“与你何干?!滚!”不祟头也没回地叱骂。
“请你说话放尊重点,在下只是好心提醒罢了,这只黑猫阁下若是如是杀了,日后必受其怨邪困扰!”声音的主人被叱骂后明显不悦,但还是接着说了下去,“而且若是你执意要伤它杀它,那劳烦阁下离我寿张城远些,莫要连累无辜的旁人!”
“你什么意思?”不祟听得此人的话,不明所指,转身皱眉问道,“说清楚。”
“在下寿张城孟家门下修士孟获,不知阁下如何称呼?”
自称孟获的修士还是有礼地拱拱手。
“别废话,说!”不祟此时正在气头上语气并不友善。
“你这人怎么如此无礼!”几次被呵斥,孟获的脸色也难看起来。
“你不说那便算了,我就去你城里边杀了它,看看会不会像你所说,伤及了无辜之人。”不祟不置可否,拎着曦靠近城门去,每迈前一步,曦在他手中就挣扎地更厉害几分,“反正不知者不罪,我怕什么。”
“你!”孟获被不祟无所谓的回答气的语塞,见他当真有说到做到的意思,连连摆手妥协道,“我告诉你,你别靠近了!”
“早干嘛去了、”不祟翻了个白眼,“说!”
“王朝国师有言,玄煞灭世,祸国殃民,是为天大的祸事!”孟获咬咬牙,翻了个白眼,还是说了。
“哦,那与它何干?”手中的曦还在挣扎,后腿蹬上不祟的手臂,尖爪又在他皙白的手臂上留下几道长长的血痕,不祟不耐烦地啧了一声,屈起一指,狠狠地在曦的后腿上各弹了一下,随着撕心的叫声,曦的两条腿软软的垂下,不再动弹。
“你、”孟获见不祟竟是因为这黑猫挠了他,便是直接将它的两条腿都打断了,这般手段,着实是狠厉,
“国师借由天象推算出来的玄煞,就是一只黑色的猫。阁下可能有所不知,我朝境内已经数年没有黑猫出现了。如果没有错的话,你手里这只黑猫便是我数月前处置的那只,这只黑猫非同寻常,它是由一对白猫生出,这孽胎的出现,定是有祸事出现,所以我才将它带至远山之中,设了两道法障,没料想到,竟还是让它活着下来!城口的牵元结乃是由我取了诞下黑猫的那只白色母猫的四爪和血液所设下,目的就是让这孽胎远离我寿张城,若它再次入城,会有大麻烦。”
“牵缘结?”不祟听着孟获的话,脸色没见有什么变化,只半垂着眼,淡淡地说了句,“你倒是心狠。”

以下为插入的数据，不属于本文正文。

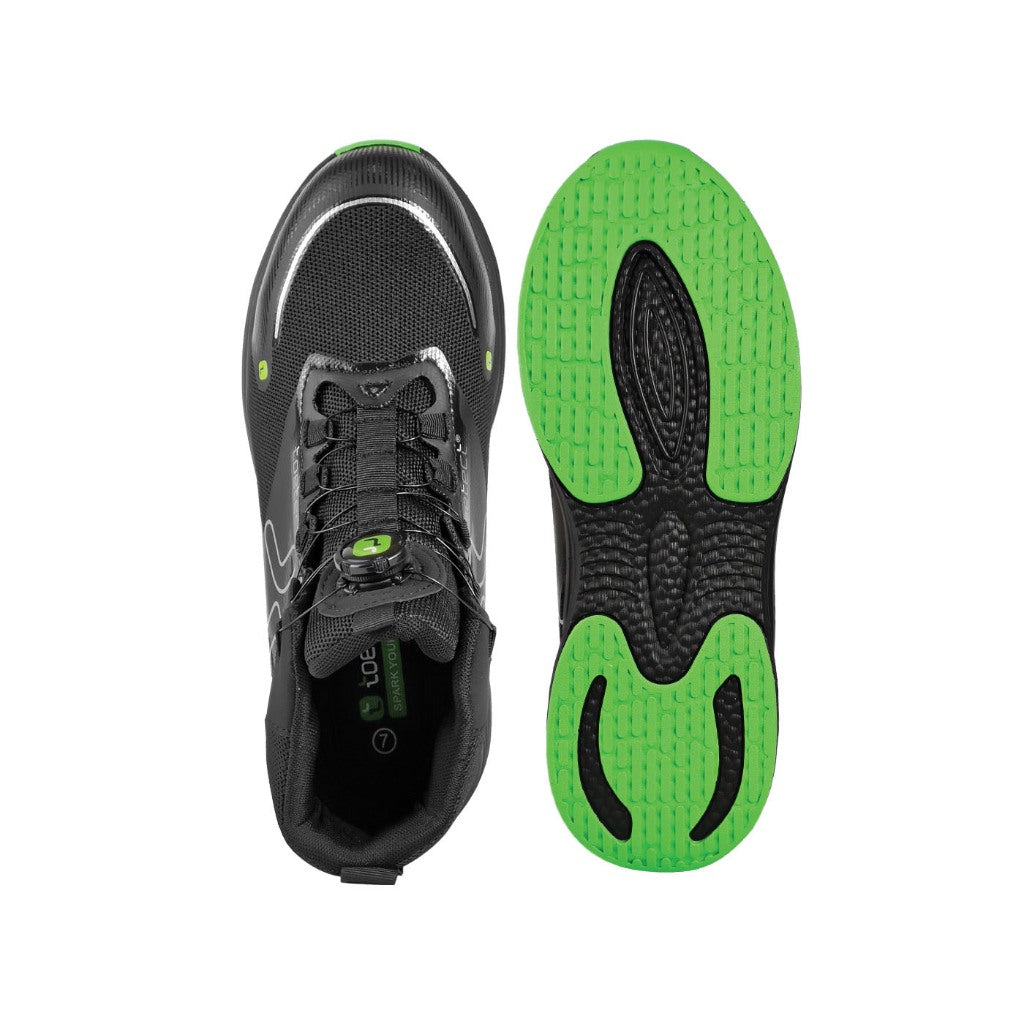 Toetect Men Mid Cut with Fast Lock Safety Shoe TOE-SP007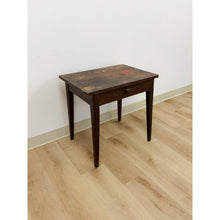 Load image into Gallery viewer, Antique Rustic Distressed Walnut End Table Vintage Accent Side Table

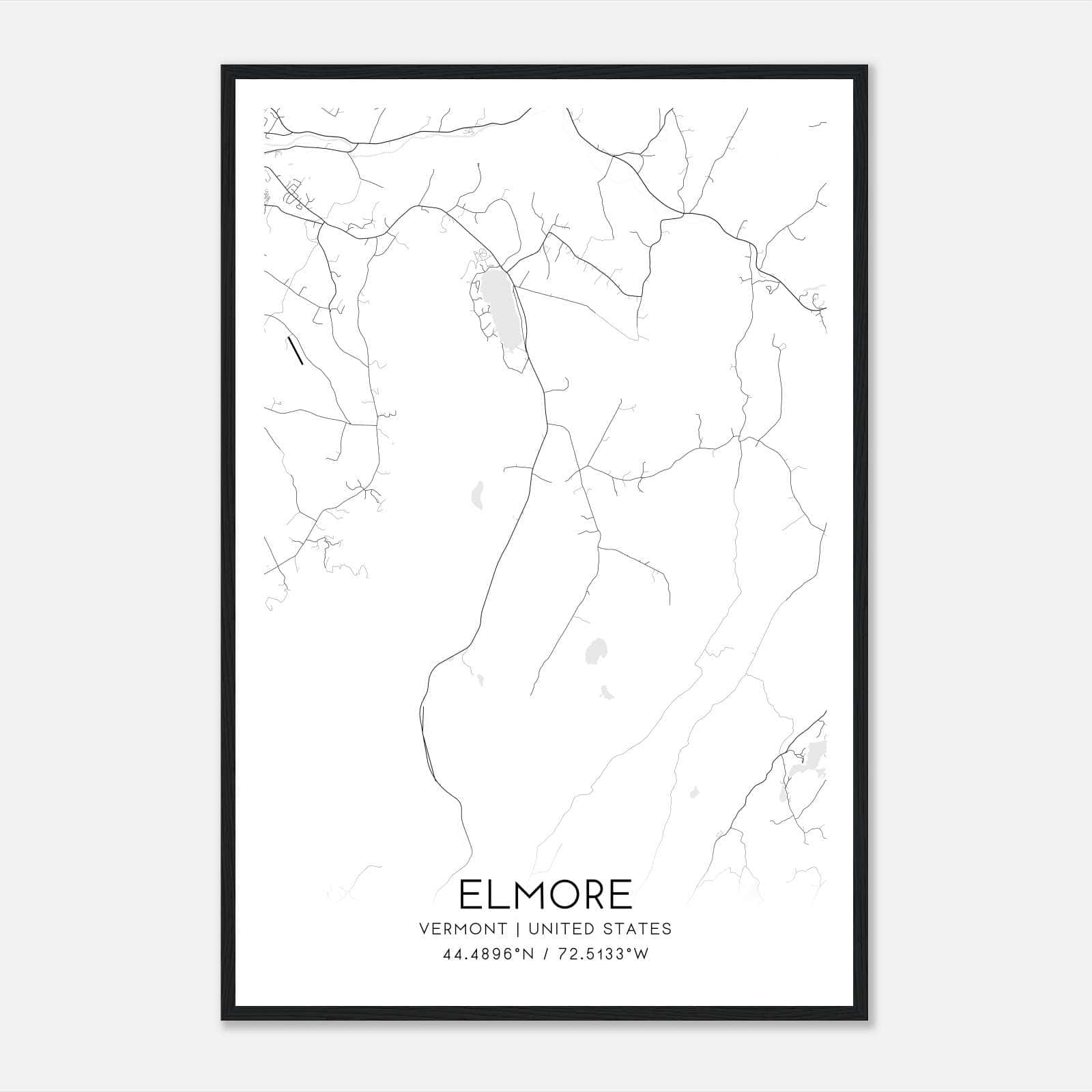 Elmore Vermont Map Poster, Modern Home Decor Wall Art Print Elmore Vermont Map Poster, Modern Home Decor Wall Art Print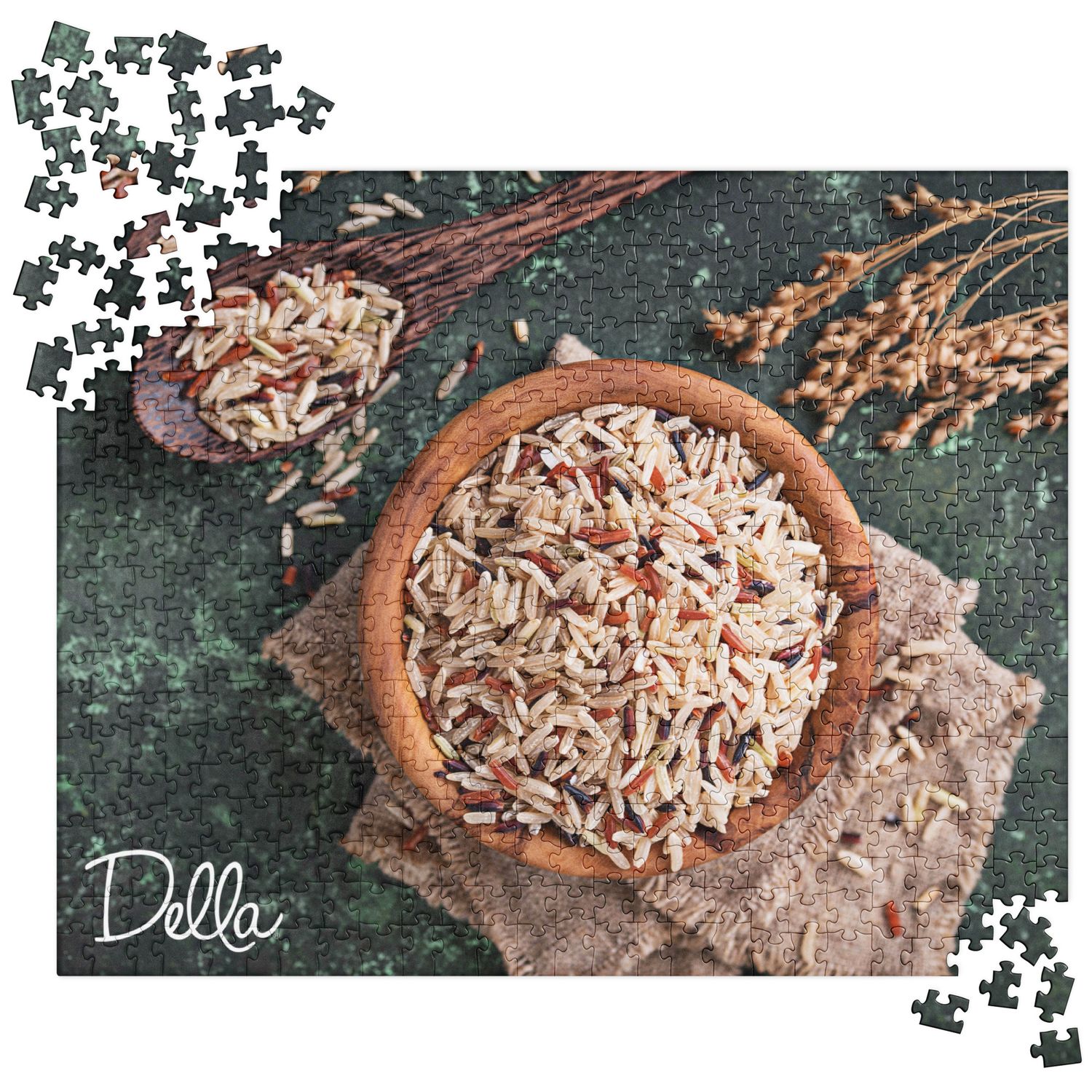 Mixed Brown & Wild Rice Puzzle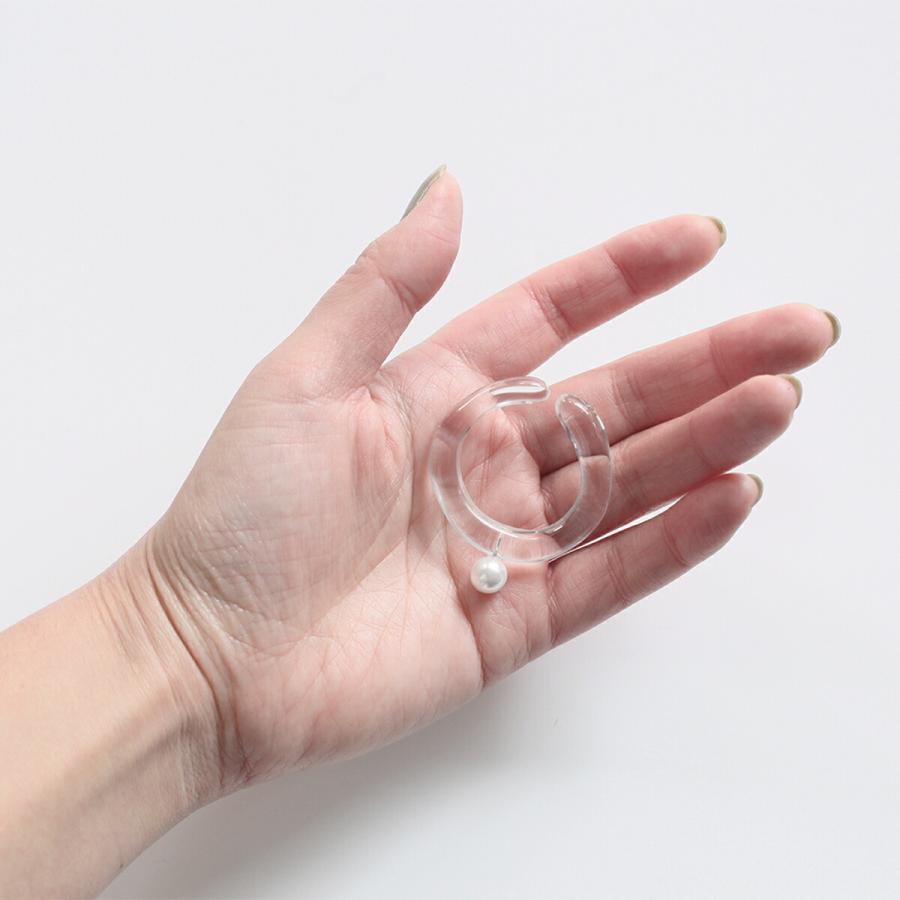 Iria Ashimine（イリア アシミネ） /  イヤーカフ 大ぶり WAVE2 レディース イヤカフ ノンホール ギフト プレゼント 記念日 アクセサリー ジュエリー 透明 ク… |  | 01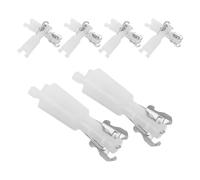 Cabilock 10 Pièces Tête de Tondeuse pour Poils de Nez en Plastique et Acier Argenté, Facile à Installer, Supporte une Utilisation Répétée, Accessoire pour Entretien Personnel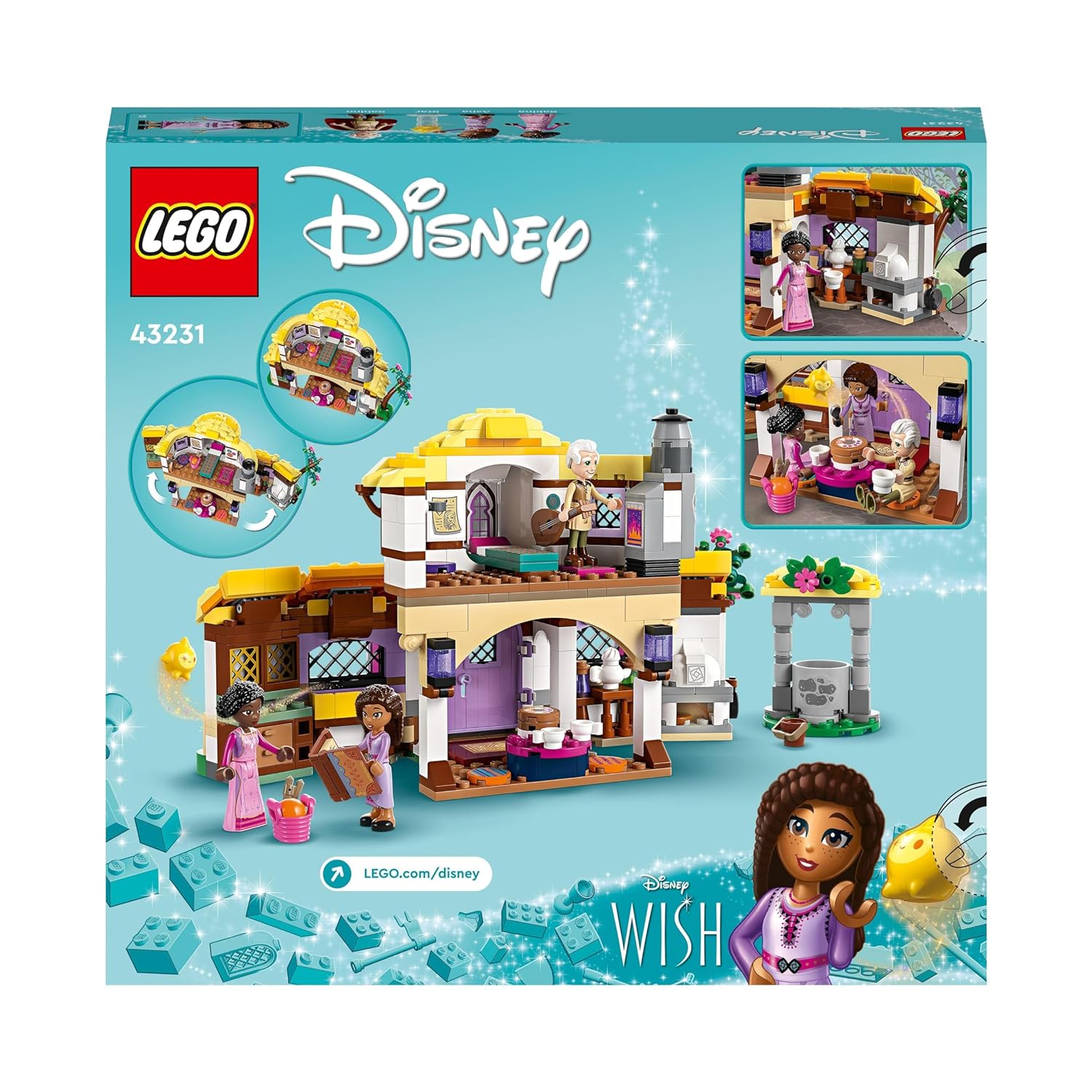 LEGO 43231 Disney Asha’s Cottage Building Toy Set - 509 Pieces - Multicolor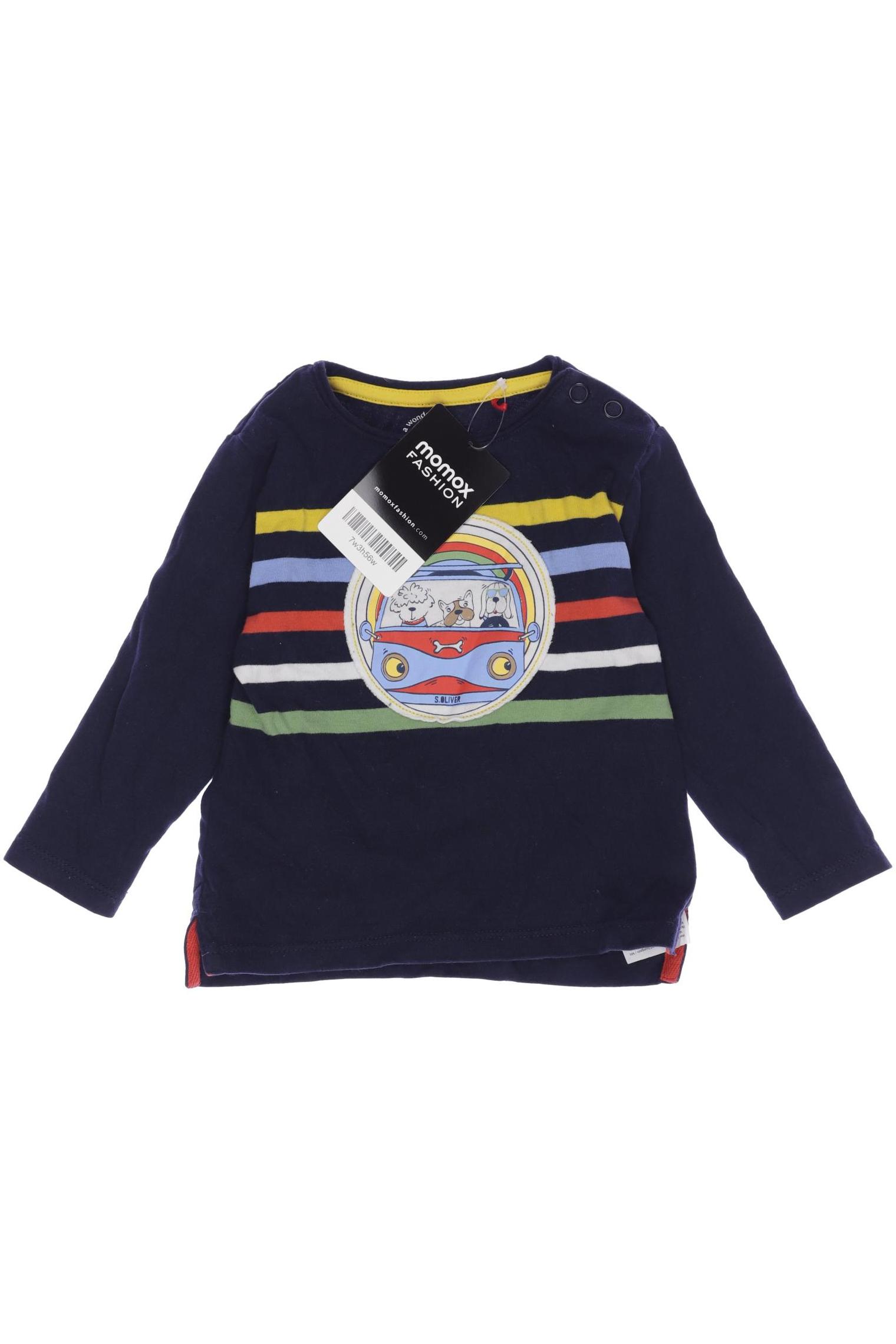 

s.Oliver Herren Langarmshirt, marineblau, Gr. 68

“非是心狠手毒,玄煞过境血漫地,在下这般做法也只是为了保城中乃至王朝万千无辜百姓,”孟获觉得不祟这般不冷不热的语气是在嘲弄他,赶忙解释道,“玄煞不灭,会酿成大患,望阁下将这孽胎交于我处置。”
“给你可以,不过我倒是好奇你打算如何处置?”不祟抬眼看他。
“阁下是为识大体之人,”孟获听不祟这般答他,多少松了口气,道,“这孽胎不可由我们亲自动手,不然会有牵连,只能以朱砂为引设法布下一个死局,让它自己将自己带上死路,待它死后朱砂燃起将它的肉体和魂魄烧做灰烬,上一次我念它是幼崽,朱砂没有布满全身,只点在它的四爪之上,方才让它逃过了,这次我定做的周全,不留后患。”
说完这些,孟获见不祟也听得直点头,以为对方也是认同的,便伸手去要黑猫。
“你干什么?!”不祟见孟获伸了手过来,拍开他的手,斥道。
“不是不是说将它交于在下吗?”孟获被这一举动给弄懵了。
“现在我不想给了,如何?”不祟睨了他一眼,将曦的头和爪子死死地用胳膊肘夹在腰间,不让它挣脱,两只手在曦的两条腿上按了按,把曦方才被打断的两条腿骨重新接上。
心中暗暗道幸好没有直接将腿骨打断
“阁下这可有些欺人太甚了!”泥人尚且有三分脾气,被这么戏耍一番,孟获怒了。
“欺人太甚?”不祟把曦的腿接好后,为了避免再次被挠伤,使了个禁锢术法把曦定住重新装进钱袋,在腰间挂好,不动声色地看着越来越多与孟获穿着一样的修士衣袍的人围拢上来,轻轻道,
“我只知道先生说过,人不犯我,我不犯人。可惜先生只教了我这一句,不过你刚刚这句倒是让我突然有些明白了,我仔细想了想,后面的一句应该可以是,欺人太甚,斩草除根!”